When the Christian Life Seems Out of Reach

(All of the following is from Dallas Willard, The Great Omission)

Why?

If your neighbor is having trouble with his automobile, you might think he just got a lemon. And you might be right. But if you found out that he was supplementing his gasoline with a quart of water now and then, you would not blame the car or its maker for it running in fits and starts. You would say that the car was not built to work under the conditions imposed by the owner. And you would certainly advise him to put only the appropriate kind of fuel in the tank. After some restorative work, perhaps the car would then run fine.

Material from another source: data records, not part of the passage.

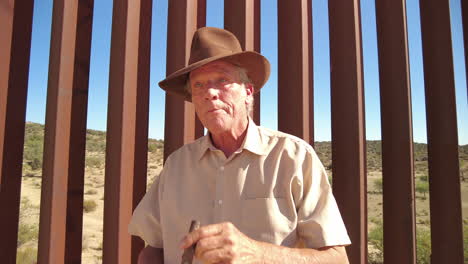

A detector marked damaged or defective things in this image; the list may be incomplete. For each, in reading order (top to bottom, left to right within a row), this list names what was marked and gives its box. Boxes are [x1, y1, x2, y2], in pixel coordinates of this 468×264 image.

rusty steel fence slat [0, 0, 34, 262]
rusty steel fence slat [37, 0, 94, 262]
rusty steel fence slat [103, 0, 152, 262]
rusty steel fence slat [165, 0, 207, 161]
rusty steel fence slat [224, 0, 262, 125]
rusty steel fence slat [276, 0, 312, 142]
rusty steel fence slat [328, 1, 368, 262]
rusty steel fence slat [372, 1, 416, 262]
rusty steel fence slat [416, 1, 464, 262]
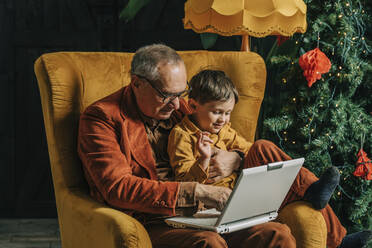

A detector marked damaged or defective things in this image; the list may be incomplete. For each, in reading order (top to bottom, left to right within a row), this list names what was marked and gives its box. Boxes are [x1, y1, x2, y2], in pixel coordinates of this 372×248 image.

rust corduroy jacket [77, 83, 190, 217]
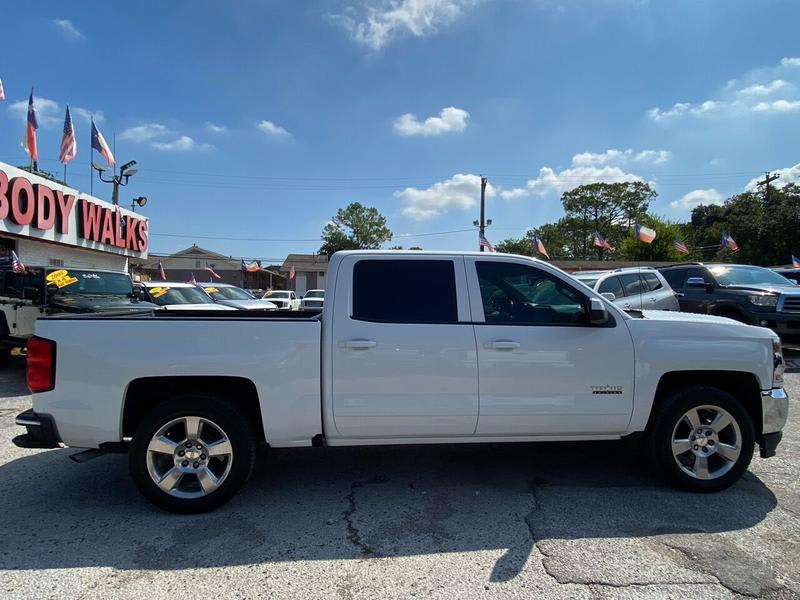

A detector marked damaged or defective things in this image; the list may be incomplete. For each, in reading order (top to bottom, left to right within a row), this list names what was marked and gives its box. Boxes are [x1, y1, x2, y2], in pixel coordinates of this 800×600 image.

cracked asphalt [0, 352, 796, 600]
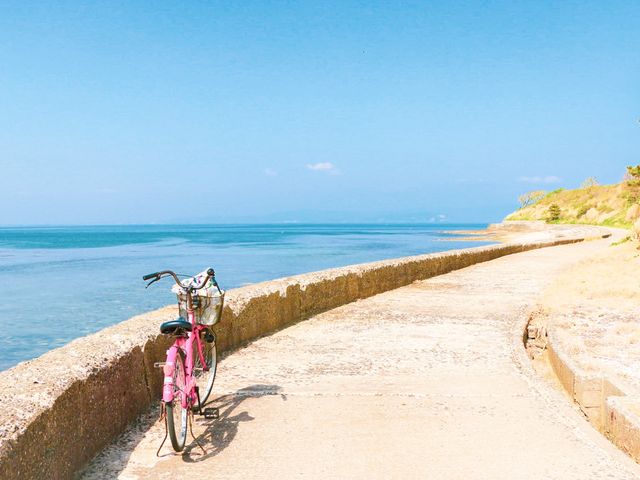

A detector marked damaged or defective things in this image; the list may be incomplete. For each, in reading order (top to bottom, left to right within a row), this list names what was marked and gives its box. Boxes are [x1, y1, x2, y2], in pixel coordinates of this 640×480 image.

cracked concrete [81, 237, 640, 480]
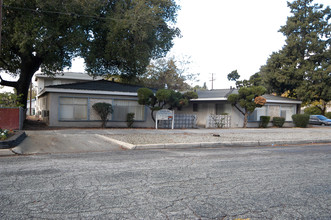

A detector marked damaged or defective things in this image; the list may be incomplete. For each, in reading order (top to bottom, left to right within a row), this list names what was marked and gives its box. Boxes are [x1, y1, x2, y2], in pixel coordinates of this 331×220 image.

cracked pavement [0, 144, 331, 218]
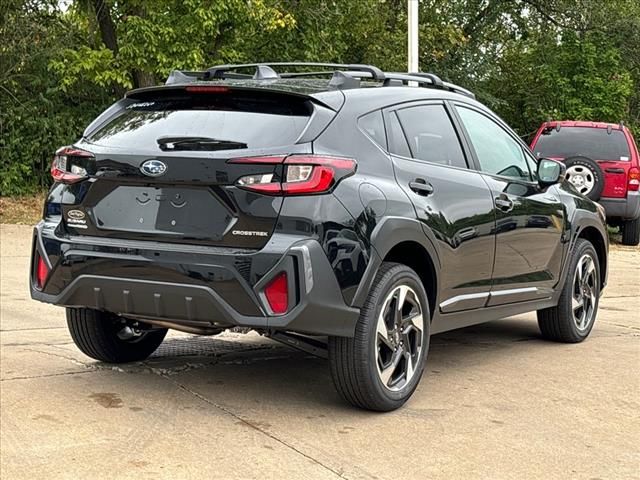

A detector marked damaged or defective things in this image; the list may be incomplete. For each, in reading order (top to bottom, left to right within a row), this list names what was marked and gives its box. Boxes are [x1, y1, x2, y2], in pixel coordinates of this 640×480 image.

pavement crack [160, 374, 350, 478]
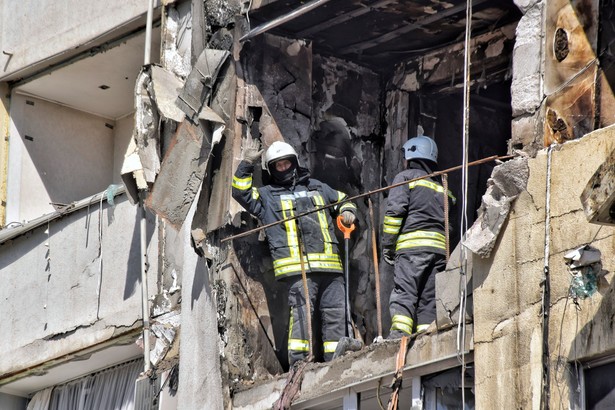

We must approach current disappointments about the walk with Christ in a similar way. It too is not meant to run on just anything you may give it. If it doesn’t work at all, or only in fits and starts, that is because we do not give ourselves to it in a way that allows our lives to be taken over by it. Perhaps we have never been told what to do. We are misinformed about “our part” in eternal living. Or we have just learned the “faith and practice” of some group we have fallen in with, not that of Jesus himself. Or maybe we have heard something that is right-on with Jesus himself, but misunderstood it (a dilemma that tends to produce good Pharisees or “legalists,” which is really a hard life.) Or perhaps we thought the “Way we have heard of seemed too costly and we have tried to economize (supplying a quart of moralistic or religious “water” now and then).